I watched Jean-Luc Godard's Breathless without sound or subtitles the first time I saw it.
posted by dgeiser13 at 5:35 PM on January 30, 2013

Russ Meyer movies are great for this, 'Beyond the Valley of the Dolls' and 'Faster Pussycat! Kill! Kill!' in particular.

You have to like boobies to fully appreciate these film, however...
posted by goo at 7:06 PM on January 30, 2013

The first couple of times I watched Akira were without subtitles. Later on I saw it subtitled and it didn't make much more sense. One of the most visually interesting movies ever made, IMHO.
posted by Loudmax at 7:52 PM on January 30, 2013 [1 favorite]

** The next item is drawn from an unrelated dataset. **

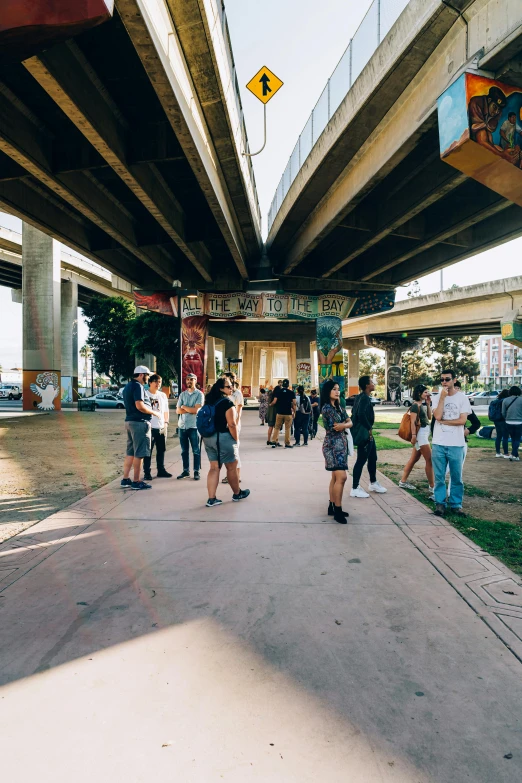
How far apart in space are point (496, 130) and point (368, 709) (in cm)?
891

posted by bongo_x at 10:11 PM on January 30, 2013

The Weeping Camel
posted by Trivia Newton John at 11:05 PM on January 30, 2013

I don't know if it would work without the sound, but the first time that I saw Spirited Away it was in Japanese and there were no subtitles. I do not speak any Japanese. I loved it. (Same Director as Nausicaa recommended above).

That said, I had sound (tone of voice, effects, etc) as a guide, and someone passing occasional plot points (That's the first old woman's sister, etc) down as clues.
posted by jb at 7:37 AM on January 31, 2013

Gerry by Gus Van Sant: Matt Damon and Casey Affleck get lost in a desert. Next to no dialogue.